In May 2019, the finance ministry had come out with a detailed procedure for processing of applications (under the Prevention Of Money Laundering Act) for use of Aadhaar authentication services by entities other than banking companies. As per provisions of Section 11A of the Act, entities other than banking companies may be permitted to authenticate a client’s Aadhaar number using digital Know Your Customer (e-KYC) facility provided by the Unique Identification Authority of India (UIDAI), if permitted by the central bank. The move will be applicable to non-banking finance companies (NBFCs), payment system providers and payment system participants.
“Accordingly, NBFCs, payment system providers and payment system participants desirous of obtaining Aadhaar Authentication License – KYC User Agency (KUA) License or sub-KUA License (to perform authentication through a KUA), issued by the UIDAI, may submit their application to this Department for onward submission to UIDAI,” the RBI said in a circular.
The RBI has also provided the format of the application.
Ankit Bhatnagar, Head of Product, Mswipe, a payment technology startup, called it a key development for non-banking entities as it speeds up the process of customer on-boarding and also eliminates frauds.
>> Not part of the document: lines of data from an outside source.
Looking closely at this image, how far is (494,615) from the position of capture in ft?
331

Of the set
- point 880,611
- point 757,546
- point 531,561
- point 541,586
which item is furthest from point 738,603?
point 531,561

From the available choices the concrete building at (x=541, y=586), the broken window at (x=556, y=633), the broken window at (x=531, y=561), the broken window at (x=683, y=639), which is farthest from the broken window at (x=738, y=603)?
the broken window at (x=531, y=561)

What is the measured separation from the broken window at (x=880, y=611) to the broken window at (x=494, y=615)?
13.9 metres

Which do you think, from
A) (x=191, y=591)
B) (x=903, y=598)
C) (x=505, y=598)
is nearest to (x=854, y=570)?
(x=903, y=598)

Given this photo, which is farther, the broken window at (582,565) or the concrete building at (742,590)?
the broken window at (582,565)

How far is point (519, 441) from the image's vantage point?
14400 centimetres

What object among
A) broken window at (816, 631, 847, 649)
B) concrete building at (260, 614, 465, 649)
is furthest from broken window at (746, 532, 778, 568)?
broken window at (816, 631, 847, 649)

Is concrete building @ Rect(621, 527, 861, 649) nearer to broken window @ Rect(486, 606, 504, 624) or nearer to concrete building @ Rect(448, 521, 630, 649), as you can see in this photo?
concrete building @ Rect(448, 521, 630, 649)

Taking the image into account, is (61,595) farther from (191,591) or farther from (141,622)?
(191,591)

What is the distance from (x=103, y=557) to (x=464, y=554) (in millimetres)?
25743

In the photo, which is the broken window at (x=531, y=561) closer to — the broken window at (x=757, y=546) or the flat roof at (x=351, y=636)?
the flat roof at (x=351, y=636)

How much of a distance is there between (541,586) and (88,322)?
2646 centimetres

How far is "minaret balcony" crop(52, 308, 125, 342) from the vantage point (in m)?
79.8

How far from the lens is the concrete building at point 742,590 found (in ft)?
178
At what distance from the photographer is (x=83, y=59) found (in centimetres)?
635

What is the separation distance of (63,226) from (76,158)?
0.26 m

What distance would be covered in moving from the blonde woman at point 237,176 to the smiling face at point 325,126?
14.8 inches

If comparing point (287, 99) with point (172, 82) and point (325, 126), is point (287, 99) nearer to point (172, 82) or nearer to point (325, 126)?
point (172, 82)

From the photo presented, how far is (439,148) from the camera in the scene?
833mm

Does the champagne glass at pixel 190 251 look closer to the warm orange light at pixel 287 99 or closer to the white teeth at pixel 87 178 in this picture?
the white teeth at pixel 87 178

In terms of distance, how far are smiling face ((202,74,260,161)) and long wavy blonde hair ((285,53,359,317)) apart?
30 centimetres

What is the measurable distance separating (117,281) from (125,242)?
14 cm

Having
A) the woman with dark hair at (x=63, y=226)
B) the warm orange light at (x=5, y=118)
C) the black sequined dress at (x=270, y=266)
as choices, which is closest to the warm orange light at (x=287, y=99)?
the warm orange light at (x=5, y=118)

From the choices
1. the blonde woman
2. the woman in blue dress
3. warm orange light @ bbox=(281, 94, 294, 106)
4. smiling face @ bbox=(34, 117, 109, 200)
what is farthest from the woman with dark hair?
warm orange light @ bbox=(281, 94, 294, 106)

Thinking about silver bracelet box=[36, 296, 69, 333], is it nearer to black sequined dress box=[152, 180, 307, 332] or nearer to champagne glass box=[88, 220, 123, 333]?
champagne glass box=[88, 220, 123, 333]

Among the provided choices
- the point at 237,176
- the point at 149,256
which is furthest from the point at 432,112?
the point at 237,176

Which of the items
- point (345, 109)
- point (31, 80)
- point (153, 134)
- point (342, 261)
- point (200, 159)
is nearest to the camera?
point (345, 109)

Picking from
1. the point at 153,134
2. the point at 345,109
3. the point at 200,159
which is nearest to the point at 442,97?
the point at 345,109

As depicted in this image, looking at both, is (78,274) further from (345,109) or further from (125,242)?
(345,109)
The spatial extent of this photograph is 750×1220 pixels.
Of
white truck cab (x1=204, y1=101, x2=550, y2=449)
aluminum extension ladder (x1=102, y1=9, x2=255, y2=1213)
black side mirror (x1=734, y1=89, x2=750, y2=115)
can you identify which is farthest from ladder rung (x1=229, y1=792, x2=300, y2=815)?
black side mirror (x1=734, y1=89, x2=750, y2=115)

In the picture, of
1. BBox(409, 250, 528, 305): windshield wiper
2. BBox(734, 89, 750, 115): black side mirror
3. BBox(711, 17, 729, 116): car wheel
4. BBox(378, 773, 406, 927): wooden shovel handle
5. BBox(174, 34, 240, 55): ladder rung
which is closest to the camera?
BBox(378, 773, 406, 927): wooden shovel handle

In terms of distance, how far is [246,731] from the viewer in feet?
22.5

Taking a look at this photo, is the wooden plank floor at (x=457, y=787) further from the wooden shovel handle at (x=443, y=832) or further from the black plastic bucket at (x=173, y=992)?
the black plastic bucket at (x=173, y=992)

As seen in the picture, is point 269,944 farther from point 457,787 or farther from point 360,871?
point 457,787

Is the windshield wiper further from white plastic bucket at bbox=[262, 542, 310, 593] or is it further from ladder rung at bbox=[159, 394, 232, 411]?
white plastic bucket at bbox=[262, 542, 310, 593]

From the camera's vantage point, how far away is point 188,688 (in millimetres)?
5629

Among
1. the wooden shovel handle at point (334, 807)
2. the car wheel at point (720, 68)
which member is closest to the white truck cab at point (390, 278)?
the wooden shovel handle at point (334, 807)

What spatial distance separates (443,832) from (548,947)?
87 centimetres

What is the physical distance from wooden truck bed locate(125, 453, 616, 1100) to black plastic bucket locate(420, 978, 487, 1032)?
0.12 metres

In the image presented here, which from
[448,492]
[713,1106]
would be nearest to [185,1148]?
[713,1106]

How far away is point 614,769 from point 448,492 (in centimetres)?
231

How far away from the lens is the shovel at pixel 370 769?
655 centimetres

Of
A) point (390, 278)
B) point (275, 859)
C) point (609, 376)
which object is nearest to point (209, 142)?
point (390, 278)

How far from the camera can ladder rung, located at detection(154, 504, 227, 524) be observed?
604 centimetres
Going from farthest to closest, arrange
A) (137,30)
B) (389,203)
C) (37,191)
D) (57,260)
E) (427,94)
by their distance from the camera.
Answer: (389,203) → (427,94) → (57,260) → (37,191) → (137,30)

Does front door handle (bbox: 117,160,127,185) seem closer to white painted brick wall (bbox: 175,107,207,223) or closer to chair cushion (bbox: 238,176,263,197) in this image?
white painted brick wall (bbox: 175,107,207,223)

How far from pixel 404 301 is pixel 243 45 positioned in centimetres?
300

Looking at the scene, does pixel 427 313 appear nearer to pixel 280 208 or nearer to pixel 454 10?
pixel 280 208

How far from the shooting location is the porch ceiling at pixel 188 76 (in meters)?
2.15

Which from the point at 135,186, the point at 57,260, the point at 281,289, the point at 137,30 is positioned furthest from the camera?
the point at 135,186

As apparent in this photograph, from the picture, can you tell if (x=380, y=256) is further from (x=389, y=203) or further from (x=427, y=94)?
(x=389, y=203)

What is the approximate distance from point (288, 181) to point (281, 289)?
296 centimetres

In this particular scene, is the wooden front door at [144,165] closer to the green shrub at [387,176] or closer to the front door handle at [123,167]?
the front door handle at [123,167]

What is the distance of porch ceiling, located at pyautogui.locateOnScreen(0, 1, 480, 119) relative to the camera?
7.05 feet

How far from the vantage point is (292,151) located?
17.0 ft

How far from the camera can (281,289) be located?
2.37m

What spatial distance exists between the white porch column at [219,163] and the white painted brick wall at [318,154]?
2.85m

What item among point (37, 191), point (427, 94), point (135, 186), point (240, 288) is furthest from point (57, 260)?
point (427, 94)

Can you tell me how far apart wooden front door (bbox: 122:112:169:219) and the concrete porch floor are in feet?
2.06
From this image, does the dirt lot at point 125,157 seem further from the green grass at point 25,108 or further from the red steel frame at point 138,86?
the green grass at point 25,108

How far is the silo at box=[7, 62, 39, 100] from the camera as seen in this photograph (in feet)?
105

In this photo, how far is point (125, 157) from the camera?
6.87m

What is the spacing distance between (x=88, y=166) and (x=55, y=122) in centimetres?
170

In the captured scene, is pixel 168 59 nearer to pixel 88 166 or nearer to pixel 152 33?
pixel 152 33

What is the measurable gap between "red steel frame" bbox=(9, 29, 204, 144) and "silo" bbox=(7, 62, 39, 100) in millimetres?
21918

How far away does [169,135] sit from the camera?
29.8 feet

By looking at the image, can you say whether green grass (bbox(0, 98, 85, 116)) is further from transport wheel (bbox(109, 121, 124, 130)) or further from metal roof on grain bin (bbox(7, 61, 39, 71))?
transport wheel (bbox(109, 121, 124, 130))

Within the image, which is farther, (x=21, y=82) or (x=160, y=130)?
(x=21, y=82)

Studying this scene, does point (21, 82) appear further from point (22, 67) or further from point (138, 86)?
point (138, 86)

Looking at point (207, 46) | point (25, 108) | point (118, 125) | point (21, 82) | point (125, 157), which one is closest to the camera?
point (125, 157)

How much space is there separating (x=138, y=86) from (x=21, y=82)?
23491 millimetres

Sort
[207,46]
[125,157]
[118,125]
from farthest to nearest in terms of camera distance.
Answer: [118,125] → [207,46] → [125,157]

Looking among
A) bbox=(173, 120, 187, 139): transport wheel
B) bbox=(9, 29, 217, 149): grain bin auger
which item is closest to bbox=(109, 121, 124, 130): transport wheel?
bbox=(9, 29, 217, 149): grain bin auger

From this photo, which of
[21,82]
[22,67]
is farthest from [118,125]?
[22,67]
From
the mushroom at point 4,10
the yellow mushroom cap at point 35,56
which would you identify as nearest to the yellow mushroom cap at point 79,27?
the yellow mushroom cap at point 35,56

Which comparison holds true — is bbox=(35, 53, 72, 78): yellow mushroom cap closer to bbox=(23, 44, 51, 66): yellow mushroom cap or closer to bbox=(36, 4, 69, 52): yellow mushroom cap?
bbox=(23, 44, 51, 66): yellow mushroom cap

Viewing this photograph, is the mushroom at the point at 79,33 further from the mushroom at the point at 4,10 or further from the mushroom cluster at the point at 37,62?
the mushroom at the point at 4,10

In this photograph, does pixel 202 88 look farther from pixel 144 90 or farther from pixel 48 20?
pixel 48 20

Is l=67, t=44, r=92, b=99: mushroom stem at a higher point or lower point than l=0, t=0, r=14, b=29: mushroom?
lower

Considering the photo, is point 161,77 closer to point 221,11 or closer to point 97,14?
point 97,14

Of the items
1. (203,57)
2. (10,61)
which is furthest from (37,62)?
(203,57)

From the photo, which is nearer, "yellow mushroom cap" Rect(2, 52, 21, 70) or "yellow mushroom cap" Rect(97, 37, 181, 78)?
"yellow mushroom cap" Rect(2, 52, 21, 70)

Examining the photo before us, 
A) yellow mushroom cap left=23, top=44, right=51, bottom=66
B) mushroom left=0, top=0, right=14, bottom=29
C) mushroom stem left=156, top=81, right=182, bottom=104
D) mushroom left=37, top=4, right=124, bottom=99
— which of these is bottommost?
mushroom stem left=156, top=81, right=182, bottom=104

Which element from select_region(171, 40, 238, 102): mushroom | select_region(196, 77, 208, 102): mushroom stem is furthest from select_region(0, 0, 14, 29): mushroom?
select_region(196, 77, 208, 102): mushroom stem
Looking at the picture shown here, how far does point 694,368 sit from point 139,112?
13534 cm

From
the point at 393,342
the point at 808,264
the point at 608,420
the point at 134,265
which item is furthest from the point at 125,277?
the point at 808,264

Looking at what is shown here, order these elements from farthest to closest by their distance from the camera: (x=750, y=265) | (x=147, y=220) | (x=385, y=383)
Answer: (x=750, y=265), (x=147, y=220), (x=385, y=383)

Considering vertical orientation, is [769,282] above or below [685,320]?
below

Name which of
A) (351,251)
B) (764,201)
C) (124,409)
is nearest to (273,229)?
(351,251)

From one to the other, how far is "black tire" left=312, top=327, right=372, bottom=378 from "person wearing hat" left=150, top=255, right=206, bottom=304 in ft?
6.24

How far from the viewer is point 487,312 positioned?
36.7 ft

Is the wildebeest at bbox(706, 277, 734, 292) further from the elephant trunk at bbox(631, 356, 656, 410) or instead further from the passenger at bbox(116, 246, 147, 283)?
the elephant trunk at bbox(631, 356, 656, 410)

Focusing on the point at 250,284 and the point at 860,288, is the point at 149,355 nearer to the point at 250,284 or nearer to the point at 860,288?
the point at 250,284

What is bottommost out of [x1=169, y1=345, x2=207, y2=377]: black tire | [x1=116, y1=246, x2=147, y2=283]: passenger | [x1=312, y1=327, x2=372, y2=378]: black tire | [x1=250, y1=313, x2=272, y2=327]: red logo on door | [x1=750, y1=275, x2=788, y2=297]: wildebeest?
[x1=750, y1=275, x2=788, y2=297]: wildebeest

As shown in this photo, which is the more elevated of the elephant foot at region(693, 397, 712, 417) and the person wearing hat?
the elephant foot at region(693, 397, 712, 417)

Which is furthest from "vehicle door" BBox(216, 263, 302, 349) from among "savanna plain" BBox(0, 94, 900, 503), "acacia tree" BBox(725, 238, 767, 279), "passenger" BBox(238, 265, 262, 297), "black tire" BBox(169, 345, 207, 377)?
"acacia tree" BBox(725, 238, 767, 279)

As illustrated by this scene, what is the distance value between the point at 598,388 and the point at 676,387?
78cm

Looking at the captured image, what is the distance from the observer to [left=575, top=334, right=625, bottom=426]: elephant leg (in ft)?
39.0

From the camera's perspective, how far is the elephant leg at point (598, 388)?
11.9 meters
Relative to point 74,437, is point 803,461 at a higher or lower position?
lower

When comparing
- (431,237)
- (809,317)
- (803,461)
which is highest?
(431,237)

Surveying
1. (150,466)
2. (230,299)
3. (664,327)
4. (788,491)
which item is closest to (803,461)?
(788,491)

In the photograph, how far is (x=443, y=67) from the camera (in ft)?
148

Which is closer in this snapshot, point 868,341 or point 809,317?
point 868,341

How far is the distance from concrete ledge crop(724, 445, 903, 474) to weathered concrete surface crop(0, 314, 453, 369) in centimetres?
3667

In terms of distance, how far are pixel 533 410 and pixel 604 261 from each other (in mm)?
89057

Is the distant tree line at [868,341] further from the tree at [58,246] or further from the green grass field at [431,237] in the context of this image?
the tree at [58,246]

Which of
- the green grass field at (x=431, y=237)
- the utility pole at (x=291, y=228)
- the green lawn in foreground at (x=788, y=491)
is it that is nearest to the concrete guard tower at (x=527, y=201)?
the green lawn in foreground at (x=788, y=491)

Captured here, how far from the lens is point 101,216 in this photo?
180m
The fintech ecosystem believes that paper-based documents still have an element of risk as it is very difficult to ensure 100% verification.
“Now with e-KYC, non-banking entities offering financial services can improve compliance and also ensure that the popular mechanism of customer on-boarding for which they had to depend on third party players can be offered directly through a KUA license. This brings in cost saving for non-banking entities in an increasingly competitive market,” said Bhatnagar.
He added that since e-KYC is full-proof and robust in verification of authenticity, non-bank entities can offer a much safer platform to their customers. This will also improve trust levels among customers because only licensed entities will be permitted to conduct e-KYC.
Arpit Ratan, co-founder and chief business officer, Signzy, an AI-powered fintech platform, noted that the RBI’s recent moves have largely helped non-banking entities play a larger role in the financial ecosystem. With an increasing number of customers opting for smartphone based financial solutions, this move will finally allow these fintech companies to offer faster onboarding and better customer experience.
“Given that the RBI has lately been warning of frauds owing to improper KYC processes, providing a KUA license will definitely stem such activities and increase customers’ trust in non-banking entities which are working hard towards offering affordable and accessible financial services on the go,” said Ratan.
The pandemic hit at a time when a large number of people had access to digital financial services but not enough were educated about the hygiene of these solutions apart from the fact that the fintech ecosystem is still developing its safety measures on the go. This resulted in a number of fraudulent digital lenders misusing the system leading to a slew of suicides witnessed in 2020 following harassment by rogue lenders.
The core concern with the use of digital data assets lies in the safety and security of user data and the RBI has been taking measures to address the digital data collection and processing mechanisms. Last week, the Indian fintech ecosystem welcomed the launch of the account aggregator (AA) architecture as a way to facilitate smoother data collection and processing mechanisms.